#### Text shown:
((

I have been thinking a lot about fractals lately. I first discovered fractals 10 years ago when Kenyatta Cheese introduced me to godel, Escher, Bach (the book I dream of finishing and comprehending). Well just recently on some Friday night at 2am I was watching Nova’s special on fractal love, Hunting the Hidden Dimension.  As I was falling asleep to Mendelbrot’s soothing voice, I started thinking about fractals and culture - how we could use fractals to think about cultural practices, communities and groups.

The organizing principle of fractals is similarity in forms. When something appears dissimilar, many of times the recursive logic of fractals reveals that the more you look, the more similarities you will see in the form. So the lines in a leaf may look disorganized, but really they are organized in form, hence recursive.

Using fractal logic to look at cultures around the world can reveal that there are more similarities in practices than we think!

Since a lot of my research is multi-sited and in totally different parts of the world, I find that I look for commonalities in what I observe between the various sites. I try to look beyond the physical and obvious differences.  For example, I try to look at how new users are engaging or reacting to technology in similar ways even when people live in totally different countries or even geographies. But at the same time I try to not devalue the specificities that make each community unique. I find this to be something I have to be aware of when I think about commonalities across different regions.

So what would a fractal mindset to ethnography look like?  How would recursiveness be used in ethnographic analysis? How can we think of culture as an iterative process?

))

(Excerpt from a dataset)
((

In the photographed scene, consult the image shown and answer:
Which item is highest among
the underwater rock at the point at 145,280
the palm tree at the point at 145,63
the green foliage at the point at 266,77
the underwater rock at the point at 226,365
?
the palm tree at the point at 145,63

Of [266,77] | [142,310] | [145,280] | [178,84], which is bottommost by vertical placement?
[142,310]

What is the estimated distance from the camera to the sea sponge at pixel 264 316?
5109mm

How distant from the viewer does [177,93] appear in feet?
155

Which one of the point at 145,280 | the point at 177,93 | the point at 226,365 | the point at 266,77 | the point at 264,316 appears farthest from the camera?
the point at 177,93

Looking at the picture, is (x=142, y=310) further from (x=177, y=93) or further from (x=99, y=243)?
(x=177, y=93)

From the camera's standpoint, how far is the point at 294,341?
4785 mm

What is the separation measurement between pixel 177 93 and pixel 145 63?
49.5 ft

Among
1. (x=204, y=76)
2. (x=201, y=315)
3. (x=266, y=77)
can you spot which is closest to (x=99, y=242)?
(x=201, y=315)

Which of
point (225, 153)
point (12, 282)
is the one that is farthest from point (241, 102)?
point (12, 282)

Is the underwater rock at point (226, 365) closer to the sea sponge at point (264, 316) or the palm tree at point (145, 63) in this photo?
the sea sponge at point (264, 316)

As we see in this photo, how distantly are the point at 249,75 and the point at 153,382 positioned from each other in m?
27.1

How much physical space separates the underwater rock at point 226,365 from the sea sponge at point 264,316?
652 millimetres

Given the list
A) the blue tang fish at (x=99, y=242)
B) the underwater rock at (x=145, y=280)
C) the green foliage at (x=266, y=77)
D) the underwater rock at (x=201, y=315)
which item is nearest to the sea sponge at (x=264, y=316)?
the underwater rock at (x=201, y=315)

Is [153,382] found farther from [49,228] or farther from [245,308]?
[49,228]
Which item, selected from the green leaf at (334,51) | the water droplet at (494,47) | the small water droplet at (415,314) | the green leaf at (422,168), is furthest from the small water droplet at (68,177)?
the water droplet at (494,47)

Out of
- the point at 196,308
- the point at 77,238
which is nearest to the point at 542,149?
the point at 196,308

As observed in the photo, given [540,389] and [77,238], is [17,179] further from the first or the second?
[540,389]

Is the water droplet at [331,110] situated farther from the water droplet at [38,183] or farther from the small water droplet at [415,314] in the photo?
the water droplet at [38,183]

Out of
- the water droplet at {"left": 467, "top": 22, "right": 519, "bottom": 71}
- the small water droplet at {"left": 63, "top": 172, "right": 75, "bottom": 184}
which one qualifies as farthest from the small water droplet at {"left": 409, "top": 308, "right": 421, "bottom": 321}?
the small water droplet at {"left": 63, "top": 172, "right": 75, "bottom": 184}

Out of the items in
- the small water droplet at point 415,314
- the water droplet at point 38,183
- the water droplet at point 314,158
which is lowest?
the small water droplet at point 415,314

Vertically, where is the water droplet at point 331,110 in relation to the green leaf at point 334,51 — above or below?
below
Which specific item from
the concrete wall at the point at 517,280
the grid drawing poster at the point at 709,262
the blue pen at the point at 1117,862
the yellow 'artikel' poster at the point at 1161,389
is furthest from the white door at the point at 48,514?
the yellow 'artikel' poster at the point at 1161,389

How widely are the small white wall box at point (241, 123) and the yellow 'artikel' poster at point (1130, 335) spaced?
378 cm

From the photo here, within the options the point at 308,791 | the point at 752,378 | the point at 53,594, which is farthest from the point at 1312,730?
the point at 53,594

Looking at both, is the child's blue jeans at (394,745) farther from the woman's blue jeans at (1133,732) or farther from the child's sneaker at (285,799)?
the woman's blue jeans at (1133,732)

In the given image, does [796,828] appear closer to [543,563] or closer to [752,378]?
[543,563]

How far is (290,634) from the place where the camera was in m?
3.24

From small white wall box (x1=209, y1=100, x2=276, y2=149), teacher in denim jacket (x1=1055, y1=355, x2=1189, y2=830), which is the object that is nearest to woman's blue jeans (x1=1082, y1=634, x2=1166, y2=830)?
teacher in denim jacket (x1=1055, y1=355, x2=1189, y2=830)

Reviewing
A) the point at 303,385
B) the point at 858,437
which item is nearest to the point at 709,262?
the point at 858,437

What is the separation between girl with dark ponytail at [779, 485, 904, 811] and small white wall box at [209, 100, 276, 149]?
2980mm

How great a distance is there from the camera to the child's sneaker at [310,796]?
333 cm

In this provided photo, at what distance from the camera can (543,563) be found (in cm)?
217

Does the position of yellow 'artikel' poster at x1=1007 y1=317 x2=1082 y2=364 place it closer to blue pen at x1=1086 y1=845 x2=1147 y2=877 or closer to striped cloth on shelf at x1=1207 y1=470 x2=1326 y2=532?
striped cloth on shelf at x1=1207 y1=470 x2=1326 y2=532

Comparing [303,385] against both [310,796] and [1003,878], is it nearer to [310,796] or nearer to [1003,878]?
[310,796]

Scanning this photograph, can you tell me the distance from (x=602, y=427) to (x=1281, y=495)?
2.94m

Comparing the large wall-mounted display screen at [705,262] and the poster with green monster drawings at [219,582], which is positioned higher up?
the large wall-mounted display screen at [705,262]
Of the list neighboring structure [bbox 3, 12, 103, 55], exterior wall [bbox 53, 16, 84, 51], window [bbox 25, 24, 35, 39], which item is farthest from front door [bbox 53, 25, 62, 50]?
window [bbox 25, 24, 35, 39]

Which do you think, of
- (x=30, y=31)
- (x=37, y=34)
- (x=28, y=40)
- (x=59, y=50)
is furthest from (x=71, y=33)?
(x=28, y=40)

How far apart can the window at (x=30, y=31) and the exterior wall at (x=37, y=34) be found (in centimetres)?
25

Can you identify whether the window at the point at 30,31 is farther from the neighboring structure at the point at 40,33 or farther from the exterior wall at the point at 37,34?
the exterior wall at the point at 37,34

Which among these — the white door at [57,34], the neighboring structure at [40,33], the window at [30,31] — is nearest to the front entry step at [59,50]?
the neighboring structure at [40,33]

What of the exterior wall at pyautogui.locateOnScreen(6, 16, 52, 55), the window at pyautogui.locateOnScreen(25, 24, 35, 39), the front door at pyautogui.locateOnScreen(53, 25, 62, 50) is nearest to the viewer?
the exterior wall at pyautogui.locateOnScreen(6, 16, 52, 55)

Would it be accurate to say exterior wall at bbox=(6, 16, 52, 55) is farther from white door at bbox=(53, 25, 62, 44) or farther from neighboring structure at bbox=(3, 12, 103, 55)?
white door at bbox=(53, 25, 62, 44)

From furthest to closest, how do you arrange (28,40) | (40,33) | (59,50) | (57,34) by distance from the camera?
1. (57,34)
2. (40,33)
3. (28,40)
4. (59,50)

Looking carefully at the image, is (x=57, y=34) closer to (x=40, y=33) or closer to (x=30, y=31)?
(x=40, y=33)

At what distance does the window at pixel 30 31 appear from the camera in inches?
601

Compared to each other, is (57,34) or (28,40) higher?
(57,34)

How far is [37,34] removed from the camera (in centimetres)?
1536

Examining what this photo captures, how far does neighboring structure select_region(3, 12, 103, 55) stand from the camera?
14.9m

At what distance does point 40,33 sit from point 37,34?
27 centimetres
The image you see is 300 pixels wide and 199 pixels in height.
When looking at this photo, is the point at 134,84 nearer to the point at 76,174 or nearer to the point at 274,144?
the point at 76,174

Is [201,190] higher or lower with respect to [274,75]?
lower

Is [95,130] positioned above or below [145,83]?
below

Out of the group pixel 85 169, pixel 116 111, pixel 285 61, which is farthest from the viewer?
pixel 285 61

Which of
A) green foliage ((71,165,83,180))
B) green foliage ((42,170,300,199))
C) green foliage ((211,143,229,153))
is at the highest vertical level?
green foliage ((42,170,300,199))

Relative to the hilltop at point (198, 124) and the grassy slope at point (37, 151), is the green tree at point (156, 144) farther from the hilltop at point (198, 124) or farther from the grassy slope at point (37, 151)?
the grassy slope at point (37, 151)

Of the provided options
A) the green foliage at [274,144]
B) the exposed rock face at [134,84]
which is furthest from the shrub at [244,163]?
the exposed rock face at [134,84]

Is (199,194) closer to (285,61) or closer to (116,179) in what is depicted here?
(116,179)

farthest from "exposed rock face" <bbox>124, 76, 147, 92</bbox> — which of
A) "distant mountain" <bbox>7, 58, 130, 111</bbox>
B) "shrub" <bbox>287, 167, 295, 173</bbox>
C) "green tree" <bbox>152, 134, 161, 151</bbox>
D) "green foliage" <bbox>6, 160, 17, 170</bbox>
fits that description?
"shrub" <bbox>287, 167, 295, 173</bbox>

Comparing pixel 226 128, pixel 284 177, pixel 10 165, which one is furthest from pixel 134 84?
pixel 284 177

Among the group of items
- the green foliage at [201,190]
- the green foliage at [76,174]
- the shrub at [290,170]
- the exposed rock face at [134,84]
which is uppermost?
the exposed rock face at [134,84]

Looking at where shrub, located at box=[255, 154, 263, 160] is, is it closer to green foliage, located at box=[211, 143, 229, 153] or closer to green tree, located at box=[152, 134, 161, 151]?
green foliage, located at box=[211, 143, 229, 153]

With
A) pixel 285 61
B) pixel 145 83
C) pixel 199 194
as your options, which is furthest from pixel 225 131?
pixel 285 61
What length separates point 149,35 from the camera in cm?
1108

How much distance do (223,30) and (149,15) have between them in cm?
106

))

#### Directive 1:
Translate this sentence from the post on fractals and culture into Spanish: "Using fractal logic to look at cultures around the world can reveal that there are more similarities in practices than we think!"
#### Directive 2:
Carry the post on fractals and culture forward from its last sentence.
None of the lines is needed here.

#### Task output 1:
¡Usar la lógica fractal para observar las culturas del mundo puede revelar que hay más similitudes en las prácticas de lo que pensamos!

#### Task output 2:
1.) can’t be culturally reductive - It becomes more difficult  to make culturally reductive statements about a group of people if we think in terms of cultural fractals. The most common one I hear about China is that Chinese culture is all about guanxi, therefore everything that happens in China, from success to failure, is attributed to the resilience of traditional guanxi culture. I often read that the culture of guanxi encourages networking, therefore this explains why Chinese people are so good at networking when starting new businesses. In terms of cellphone usage guanxi is used to explain why the Chinese have adopted texting so quickly. But what groups or society not have social networks? If we go with the “Chinese love texting because they have guanxi,” argument, then how do you then explain why regions in Nigeria or Mexico with horrible cellphone signal still have taken up texting so readily?  My point is that Nigerians and Mexicans also have a culture based on strong social ties.  Not that the way Chinese guanxi is practiced is not a unique and  complex tradition in it of itself, but attributing guanxi to mobile phone usage also dumbs down actual practices of guanxi. Perhaps the answer isn’t a simple culturally reductive explanation, rather one that is tied to existing cultural practices, policy efforts and geographical context. So a fractal logic would encourage us to see the similarities between the ways the Chinese or the Mexicans text - and to come up with an explanation that do not rest on simplorifitized cultural statements.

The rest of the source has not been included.